A militância ateísta de Richard Dawkins, Daniel Dennett, Sam Harris, Michel Onfray e outros não me parece, da modo algum, agressiva e mesquinha. Pelo que já li desses autores (todos os livros do Dawkins, “Quebrando o Encanto” do Dennett, “Tratado de Ateololgia”, do Onfray e “Carta a uma nação Cristã” do Harris) eles são muito mais educados e têm muito mais consideração pelos crentes do que reciprocamente os crentes em relação aos ateus. Outros autores ateístas que já lí, como Bertrand Russell e Andrè Conte-Sponville, por exemplo, também são respeitosos em relação aos crentes. Certamente que mostram, sem meandros, como eles estão equivocados e condenam, mas mesmo assim com cortesia e elegância verbal, os aproveitadores da credulidade do povo. Esta é uma postura que precisa mesmo ser posta em prática, pois está mais do que cabalmente demonstrado como as crenças, e sua pior manifestação, as religiões organizadas, são nefastas à humanidade. É certo que muita coisa boa se fez em nome de crenças e religiões, mormente no quesito filantropia, mas nada que não pudesse ser feito sem o envolvimento das crenças e religiões. Veja-se, por exemplo, os “Médicos sem Fronteiras”. É preciso que políticos ateus, como o Fernando Henrique, assumam sua condição de peito aberto (não estou abonando e nem estigmatizando o Fernando Henrique em nada aqui, exceto nisto). Tenho orgulho em me proclamar ateu perante todo mundo, sempre que inquirido a respeito, e defendo com bons argumentos minha posição. Apesar disto sou um pessoa conceituada e respeitada em meu meio social por tudo que faço e por minha conduta pessoal e social, além de admirado em meu exercício profissional de professor e administrador escolar. Aproveito tudo isso em benefício da causa ateísta e vejo como missão de minha vida tornar o mundo melhor pelo esclarecimento do povo neste aspecto.

● **DADOS PARA ANÁLISE**:
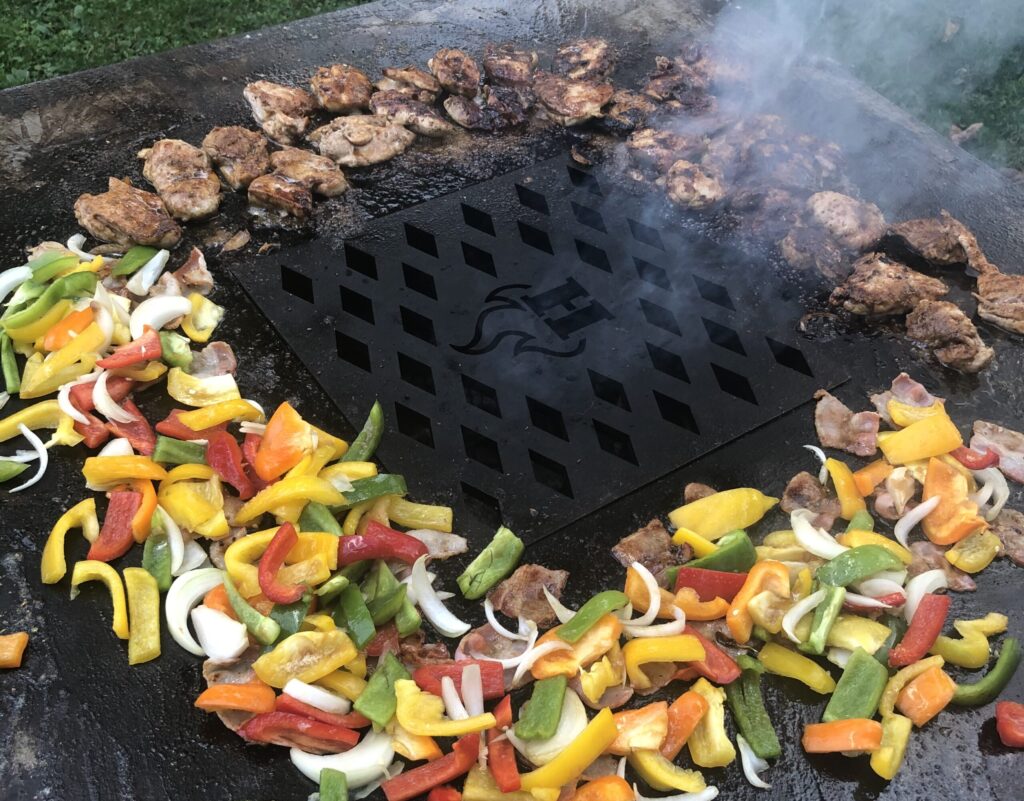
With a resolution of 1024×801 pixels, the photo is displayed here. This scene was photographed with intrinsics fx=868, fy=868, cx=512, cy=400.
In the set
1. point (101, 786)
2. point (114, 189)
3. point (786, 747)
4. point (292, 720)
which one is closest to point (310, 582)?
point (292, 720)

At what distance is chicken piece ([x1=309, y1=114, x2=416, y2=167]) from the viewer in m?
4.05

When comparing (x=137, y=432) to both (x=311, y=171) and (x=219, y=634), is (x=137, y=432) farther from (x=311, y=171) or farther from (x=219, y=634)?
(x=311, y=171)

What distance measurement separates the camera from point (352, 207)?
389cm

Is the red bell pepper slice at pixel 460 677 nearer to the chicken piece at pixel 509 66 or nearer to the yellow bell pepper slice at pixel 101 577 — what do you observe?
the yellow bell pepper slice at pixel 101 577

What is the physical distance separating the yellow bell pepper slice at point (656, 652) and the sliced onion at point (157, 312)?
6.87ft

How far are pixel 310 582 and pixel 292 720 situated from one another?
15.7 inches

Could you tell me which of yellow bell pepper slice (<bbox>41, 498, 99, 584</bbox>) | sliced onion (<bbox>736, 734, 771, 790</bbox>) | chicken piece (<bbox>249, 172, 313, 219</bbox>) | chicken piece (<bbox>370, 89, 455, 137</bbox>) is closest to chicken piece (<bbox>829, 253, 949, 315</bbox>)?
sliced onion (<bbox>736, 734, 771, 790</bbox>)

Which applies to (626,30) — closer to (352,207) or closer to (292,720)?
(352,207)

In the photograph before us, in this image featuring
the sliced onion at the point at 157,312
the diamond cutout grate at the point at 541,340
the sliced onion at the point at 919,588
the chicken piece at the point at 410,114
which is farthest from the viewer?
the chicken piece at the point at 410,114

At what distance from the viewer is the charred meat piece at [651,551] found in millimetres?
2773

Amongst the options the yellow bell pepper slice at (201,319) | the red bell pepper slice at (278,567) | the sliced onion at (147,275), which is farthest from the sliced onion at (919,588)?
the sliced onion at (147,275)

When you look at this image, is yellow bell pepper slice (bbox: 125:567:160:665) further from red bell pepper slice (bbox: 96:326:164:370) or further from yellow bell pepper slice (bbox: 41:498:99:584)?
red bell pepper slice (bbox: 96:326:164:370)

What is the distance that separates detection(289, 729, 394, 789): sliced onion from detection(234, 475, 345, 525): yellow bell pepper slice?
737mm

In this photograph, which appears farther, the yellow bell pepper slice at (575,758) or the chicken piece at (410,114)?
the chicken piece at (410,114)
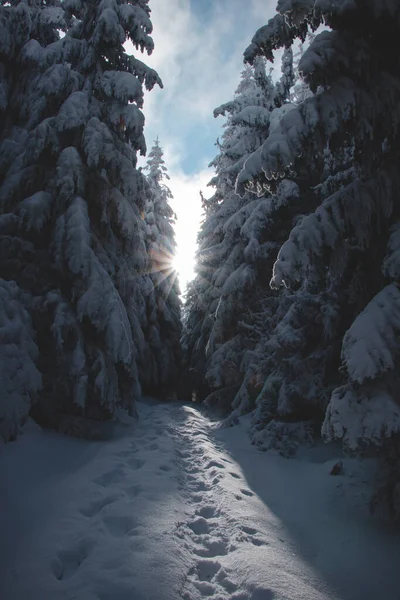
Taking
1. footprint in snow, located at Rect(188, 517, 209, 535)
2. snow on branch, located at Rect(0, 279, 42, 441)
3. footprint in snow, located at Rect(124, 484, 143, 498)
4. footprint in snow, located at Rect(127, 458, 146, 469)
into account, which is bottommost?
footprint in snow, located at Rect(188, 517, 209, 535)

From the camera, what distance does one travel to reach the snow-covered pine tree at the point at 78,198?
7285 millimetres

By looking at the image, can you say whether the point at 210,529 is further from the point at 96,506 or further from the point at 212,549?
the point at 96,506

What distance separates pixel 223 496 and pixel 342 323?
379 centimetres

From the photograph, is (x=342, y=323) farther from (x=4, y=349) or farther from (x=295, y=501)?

● **O QUE FAZER**:
a – Relacione todos os autores ateístas citados nominalmente no texto sobre a militância ateísta.
b – Prossiga com o texto sobre a militância ateísta a partir do ponto em que ele termina.

● **RESPOSTAS**:
a – Richard Dawkins, Daniel Dennett, Sam Harris, Michel Onfray, Bertrand Russell e Andrè Conte-Sponville.

b –
A coisa mais importante para uma correta conduta intelectual é o espírito livre-pensador, inteiramente dissociado de qualquer dogmatismo mas também aberto a todas as possibilidades. O dogmatismo ateísta, bem como o marxismo dogmático são extremamente nocivos, do mesmo modo que o fanatismo religioso de muitos muçulmanos e mesmo de certas facções cristãs. A postura cética correta é a postura da dúvida, jamais levada a um plano dogmático. A dúvida é um dos instrumentos da busca do conhecimento, e, portanto, da verdade. A verdade é um valor superior a qualquer crença. Assim, meu ateísmo é uma condição atual e provisória. Como já fui católico romano fiel, passando para agnóstico e depois para ateu, posso me tornar espírita ou budista. Tudo vai depender de onde eu acharei a verdade. Mas meu ceticismo é fundamental, pois sempre vou precisar duvidar de ter possuído a verdade, justamente para obter mais garantias de que a possua. O que almejo ver disseminado na humanidade, especialmente na juventude, é esta posição franca e aberta de tudo examinar e considerar, nada objetando “a priori”, por mais esquisito que seja. O problema das crenças, mesmo do ateísmo dogmático, é justamente a inflexibilidade, os antolhos da mente. Por exemplo, ando muito interssado no espiritismo, pois tenho uma irmã que o professa. Com todo o meu ceticismo, tenho lido as obras de Allan Kardec, como já li a Biblia, muitos trechos do Corão e pretendo ler os mais importantes Vedas. Mas leio também Richard Dawkins, Michel Onfray, Sam Harris e Daniel Dennett, como lí Bertrand Russell. A questão que coloco é como decidir por esta ou aquela explicação do mundo. Para mim só há duas possibilidades: a evidência dos sentidos ou as ponderações da razão. Penso que a Fé, qualquer que seja, não pode ser usada como critério de verdade, uma vez que há fiéis sinceros que creem em coisas inteiramente diferentes. Quanto ao espiritismo, não está conseguindo me convencer.